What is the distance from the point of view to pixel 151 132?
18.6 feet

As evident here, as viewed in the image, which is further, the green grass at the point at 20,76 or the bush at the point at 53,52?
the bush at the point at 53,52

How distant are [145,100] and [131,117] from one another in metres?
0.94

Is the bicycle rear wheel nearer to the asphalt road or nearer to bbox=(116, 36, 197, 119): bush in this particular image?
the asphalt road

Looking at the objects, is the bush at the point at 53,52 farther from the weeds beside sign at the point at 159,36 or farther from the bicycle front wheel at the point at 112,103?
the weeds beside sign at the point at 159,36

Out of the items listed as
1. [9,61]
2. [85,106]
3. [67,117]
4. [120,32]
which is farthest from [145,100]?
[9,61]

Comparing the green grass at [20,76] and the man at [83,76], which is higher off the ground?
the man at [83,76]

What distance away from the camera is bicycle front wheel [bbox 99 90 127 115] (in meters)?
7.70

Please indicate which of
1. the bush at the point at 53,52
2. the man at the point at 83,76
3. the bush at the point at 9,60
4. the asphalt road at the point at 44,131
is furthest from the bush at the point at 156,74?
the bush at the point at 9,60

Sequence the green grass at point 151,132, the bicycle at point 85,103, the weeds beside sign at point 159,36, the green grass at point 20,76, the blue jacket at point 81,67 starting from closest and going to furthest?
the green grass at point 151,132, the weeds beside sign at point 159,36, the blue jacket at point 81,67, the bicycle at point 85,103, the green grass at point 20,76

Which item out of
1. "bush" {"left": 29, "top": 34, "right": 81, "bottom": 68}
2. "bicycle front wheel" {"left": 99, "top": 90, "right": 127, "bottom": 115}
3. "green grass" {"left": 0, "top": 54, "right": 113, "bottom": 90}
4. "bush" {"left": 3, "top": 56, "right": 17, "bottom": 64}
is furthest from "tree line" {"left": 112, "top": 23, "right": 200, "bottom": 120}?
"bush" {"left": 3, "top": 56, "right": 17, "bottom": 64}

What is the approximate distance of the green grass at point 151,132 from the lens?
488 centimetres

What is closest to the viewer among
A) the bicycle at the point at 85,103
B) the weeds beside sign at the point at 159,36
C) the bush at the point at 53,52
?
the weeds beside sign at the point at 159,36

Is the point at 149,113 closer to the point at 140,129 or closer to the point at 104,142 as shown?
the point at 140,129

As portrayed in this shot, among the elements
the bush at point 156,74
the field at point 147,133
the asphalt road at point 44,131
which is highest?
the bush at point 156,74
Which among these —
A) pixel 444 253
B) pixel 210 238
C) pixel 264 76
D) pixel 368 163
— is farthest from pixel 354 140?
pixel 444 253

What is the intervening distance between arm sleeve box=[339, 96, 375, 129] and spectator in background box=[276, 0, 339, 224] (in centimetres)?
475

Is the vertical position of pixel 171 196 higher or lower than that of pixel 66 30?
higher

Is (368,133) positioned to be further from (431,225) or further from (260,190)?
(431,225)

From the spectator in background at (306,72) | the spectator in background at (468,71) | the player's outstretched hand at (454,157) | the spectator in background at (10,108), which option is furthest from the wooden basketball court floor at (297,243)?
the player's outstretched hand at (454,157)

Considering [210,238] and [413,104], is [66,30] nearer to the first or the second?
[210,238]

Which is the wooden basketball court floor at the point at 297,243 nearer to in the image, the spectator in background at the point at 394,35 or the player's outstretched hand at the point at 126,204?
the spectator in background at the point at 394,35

---

* TASK PROMPT
Copy out the lines from the one that contains "As evident here, as" through the one that contains "488 centimetres", inclusive, keeping every character as it stands.

* CORRECT RESPONSE
As evident here, as viewed in the image, which is further, the green grass at the point at 20,76 or the bush at the point at 53,52?
the bush at the point at 53,52

How distant are [145,100] and [131,117] from one another in metres?
0.94

Is the bicycle rear wheel nearer to the asphalt road or nearer to bbox=(116, 36, 197, 119): bush in this particular image?
the asphalt road

Looking at the objects, is the bush at the point at 53,52 farther from the weeds beside sign at the point at 159,36 or farther from the bicycle front wheel at the point at 112,103?
the weeds beside sign at the point at 159,36

Out of the items listed as
1. [9,61]
2. [85,106]
3. [67,117]
4. [120,32]
which is farthest from [145,100]?
[9,61]

Comparing the green grass at [20,76] and the man at [83,76], which is higher off the ground?
the man at [83,76]

What distance away from the camera is bicycle front wheel [bbox 99 90 127 115] (in meters)?
7.70

Please indicate which of
1. the bush at the point at 53,52
2. the man at the point at 83,76
3. the bush at the point at 9,60
4. the asphalt road at the point at 44,131
is furthest from the bush at the point at 156,74?
the bush at the point at 9,60

Sequence the green grass at point 151,132, the bicycle at point 85,103, the weeds beside sign at point 159,36, the green grass at point 20,76, the blue jacket at point 81,67 starting from closest and going to furthest?
the green grass at point 151,132, the weeds beside sign at point 159,36, the blue jacket at point 81,67, the bicycle at point 85,103, the green grass at point 20,76

Which item out of
1. "bush" {"left": 29, "top": 34, "right": 81, "bottom": 68}
2. "bicycle front wheel" {"left": 99, "top": 90, "right": 127, "bottom": 115}
3. "green grass" {"left": 0, "top": 54, "right": 113, "bottom": 90}
4. "bush" {"left": 3, "top": 56, "right": 17, "bottom": 64}
is furthest from "tree line" {"left": 112, "top": 23, "right": 200, "bottom": 120}?
"bush" {"left": 3, "top": 56, "right": 17, "bottom": 64}

What is the approximate distance of the green grass at point 151,132 from the lens?
488 centimetres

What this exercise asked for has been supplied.